How to Solve Advent of Code 2022 Using Postgres - Day 3
Spoiler Alert!
This article will contain spoilers both on how I solved 2022 Day 3's challenge "Rucksack Reorganization" using SQL, as well as general ideas on how to approach the problem. I recommend trying to solve it yourself first, using your favorite language. This article is delayed from the actual puzzle's release. Also note that my solutions are seldom going to be the "best" solutions - they were solved as quickly as possible, and these articles will show my first solutions, with some minor reformatting and cleaning up.
Hands on Tutorial
We've also loaded a tutorial for Day's 3 challenge if you want to try it with a pre-loaded data set.
AOC Day 3
Today's challenge was solved using the following Postgres tech:
- file_fdw, a built-in foreign data wrapper for Postgres
- The functions
length()
,left()
,right()
, andregexp_replace()
- The COLLATE command to allow us to carefully compare characters
- The
window function
lag()
to gather nearby rows - A sequence to allow picking certain rows
For day 3 of the AOC (Advent of Code), we are given a file in which each line
represents items in a rucksack. There are two compartments, divided equally, and
we need to find which item is in common for the sides, generate a score based on
what character it is, then sum up the scores. As before, we are going to use
file_fdw
, so let's set things up and create a simple table with a single
column for each row.
CREATE EXTENSION if not exists file_fdw;
CREATE SERVER if not exists aoc2022 foreign data wrapper file_fdw;
DROP FOREIGN TABLE if exists aoc_day3;
CREATE FOREIGN TABLE aoc_day3 (items text)

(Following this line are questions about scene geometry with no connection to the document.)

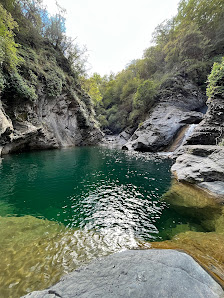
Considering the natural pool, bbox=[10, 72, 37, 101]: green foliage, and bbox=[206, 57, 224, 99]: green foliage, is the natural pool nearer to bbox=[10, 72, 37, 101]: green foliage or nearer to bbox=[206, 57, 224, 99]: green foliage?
bbox=[206, 57, 224, 99]: green foliage

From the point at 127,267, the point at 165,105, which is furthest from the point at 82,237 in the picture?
the point at 165,105

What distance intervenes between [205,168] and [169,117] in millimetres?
16001

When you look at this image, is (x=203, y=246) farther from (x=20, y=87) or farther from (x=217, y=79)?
(x=20, y=87)

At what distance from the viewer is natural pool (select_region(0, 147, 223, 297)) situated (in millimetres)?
3025

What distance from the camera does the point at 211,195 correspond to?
6883 mm

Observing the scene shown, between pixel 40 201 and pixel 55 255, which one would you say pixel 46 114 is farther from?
pixel 55 255

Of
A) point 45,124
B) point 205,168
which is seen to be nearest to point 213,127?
point 205,168

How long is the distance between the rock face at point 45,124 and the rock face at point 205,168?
13886mm

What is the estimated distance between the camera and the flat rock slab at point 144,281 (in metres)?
1.76

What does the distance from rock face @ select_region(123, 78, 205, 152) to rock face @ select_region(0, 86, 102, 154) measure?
34.8 ft

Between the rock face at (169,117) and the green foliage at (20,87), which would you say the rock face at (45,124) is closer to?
the green foliage at (20,87)

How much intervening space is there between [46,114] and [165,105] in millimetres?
20351

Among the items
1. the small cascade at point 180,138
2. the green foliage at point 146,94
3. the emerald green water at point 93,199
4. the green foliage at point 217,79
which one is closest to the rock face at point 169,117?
the small cascade at point 180,138

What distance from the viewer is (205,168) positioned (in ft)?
26.0
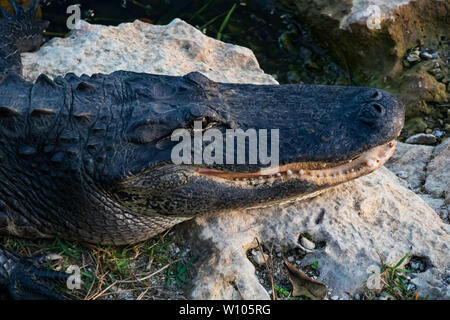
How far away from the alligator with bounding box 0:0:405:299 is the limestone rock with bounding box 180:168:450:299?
0.49 ft

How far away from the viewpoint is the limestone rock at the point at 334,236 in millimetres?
2996

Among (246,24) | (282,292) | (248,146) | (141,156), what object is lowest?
(282,292)

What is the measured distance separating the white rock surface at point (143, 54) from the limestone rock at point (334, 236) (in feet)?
4.91

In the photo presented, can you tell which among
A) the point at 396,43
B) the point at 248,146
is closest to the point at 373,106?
the point at 248,146

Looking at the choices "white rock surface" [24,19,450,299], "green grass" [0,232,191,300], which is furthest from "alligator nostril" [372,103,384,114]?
"green grass" [0,232,191,300]

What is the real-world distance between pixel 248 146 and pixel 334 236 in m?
0.75

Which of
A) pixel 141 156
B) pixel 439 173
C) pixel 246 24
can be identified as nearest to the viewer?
pixel 141 156

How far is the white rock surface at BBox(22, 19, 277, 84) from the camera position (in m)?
4.32

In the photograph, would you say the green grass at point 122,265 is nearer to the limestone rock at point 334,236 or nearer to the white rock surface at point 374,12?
the limestone rock at point 334,236

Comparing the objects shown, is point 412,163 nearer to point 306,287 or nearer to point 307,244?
point 307,244

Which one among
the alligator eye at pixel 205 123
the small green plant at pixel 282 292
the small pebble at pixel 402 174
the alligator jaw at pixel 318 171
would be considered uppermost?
the alligator eye at pixel 205 123

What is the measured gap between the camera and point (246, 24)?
593 centimetres

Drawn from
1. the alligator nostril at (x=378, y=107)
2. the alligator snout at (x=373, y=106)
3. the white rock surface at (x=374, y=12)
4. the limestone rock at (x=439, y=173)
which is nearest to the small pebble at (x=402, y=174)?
the limestone rock at (x=439, y=173)
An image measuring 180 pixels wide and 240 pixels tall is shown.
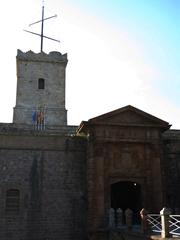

SERVER aoc2022 options(filename '/tmp/aoc2022.day3.input');
SELECT * FROM aoc_day3;
items
--------------------------------------------------
lflZfgnSnlmmlgGfjGthQPtLNsQhvbHLLpSS
zrCVDVFMJTCTcCJMwCThWbtbpbWpPbtbHPLQssLsHP
rBFcrwFzFwwVDcDrzTzJfnRGjllBdGZnnZfhqmdn
FjpnFRDmbRtnbJrFJmSTsGShWVhGqGVVsmqs
ZwPvNPdzNZwfzBNLdNNNNcLvhnQhqMTVsTGSWSqGqTdVWhMT
vgLZHfvLffNLPbggnrbFpJnCbC
hzJzGjGfqmGtDQtDSvVV
plpcMBNBcCTlTgCMbvtrsSVsVJDJlrwDQr
McHBMMcTTHgJnWqnRqjzZnnRzR
ppvsGZhDGprrSjSllwfZ
So a random assortment of strings, with the limitation that all characters are
[a-zA-z]
and there are an even number of characters in each row. Our first
step is to divide things into two sections. We will use the built-in SQL
functions length()
, left()
, and right()
to accomplish this:
SELECT *, left(items, length(items)/2) AS first, right(items, length(items)/2) AS second
FROM aoc_day3;
-[ RECORD 1 ]--------------------------------------------
items | lflZfgnSnlmmlgGfjGthQPtLNsQhvbHLLpSS
first | lflZfgnSnlmmlgGfjG
second | thQPtLNsQhvbHLLpSS
-[ RECORD 2 ]--------------------------------------------
items | zrCVDVFMJTCTcCJMwCThWbtbpbWpPbtbHPLQssLsHP
first | zrCVDVFMJTCTcCJMwCThW
second | btbpbWpPbtbHPLQssLsHP
-[ RECORD 3 ]--------------------------------------------
items | rBFcrwFzFwwVDcDrzTzJfnRGjllBdGZnnZfhqmdn
first | rBFcrwFzFwwVDcDrzTzJ
second | fnRGjllBdGZnnZfhqmdn
I'm trying to not repeat any functions or actions when possible during this
challenge, but I think we can let the double length() slide. Now we need to find
letters that are in common to both the first and second sections. This can be
done in many ways, but we'll simply replace any letters in the first section
that also exists in the second with an empty character, using the
regexp_replace()
function:
WITH q AS (
SELECT *, length(items), left(items, length(items)/2) AS first, right(items, length(items)/2) AS second
FROM aoc_day3
)
,r AS (SELECT first, second, regexp_replace(first, '[^'||second||']', '', 'g') AS common FROM q)
SELECT * FROM r;
first | second | common
--------------------------+--------------------------+--------
lflZfgnSnlmmlgGfjG | thQPtLNsQhvbHLLpSS | S
zrCVDVFMJTCTcCJMwCThW | btbpbWpPbtbHPLQssLsHP | W
rBFcrwFzFwwVDcDrzTzJ | fnRGjllBdGZnnZfhqmdn | B
FjpnFRDmbRtnbJrFJm | STsGShWVhGqGVVsmqs | mm
ZwPvNPdzNZwfzBNLdNNNNcLv | hnQhqMTVsTGSWSqGqTdVWhMT | dd
vgLZHfvLffNLP | bggnrbFpJnCbC | g
hzJzGjGfqm | GtDQtDSvVV | GG
plpcMBNBcCTlTgCMb | vtrsSVsVJDJlrwDQr | ll
McHBMMcTTHgJn | WqnRqjzZnnRzR | n
ppvsGZhDGp | rrSjSllwfZ | Z
We will use the left() function again to grab a single character, then do a
simple mapping to get the score for that character. The puzzle states that a-z
are worth 1-26 and A-Z
are worth 27-52. Note that we need to use collation
'C', to ensure our "less than" check works in a case-insensitive manner. The
ascii() function has the curious effect of only converting the first letter of
any string passed to it, so we pass the duplicated letters directly to it.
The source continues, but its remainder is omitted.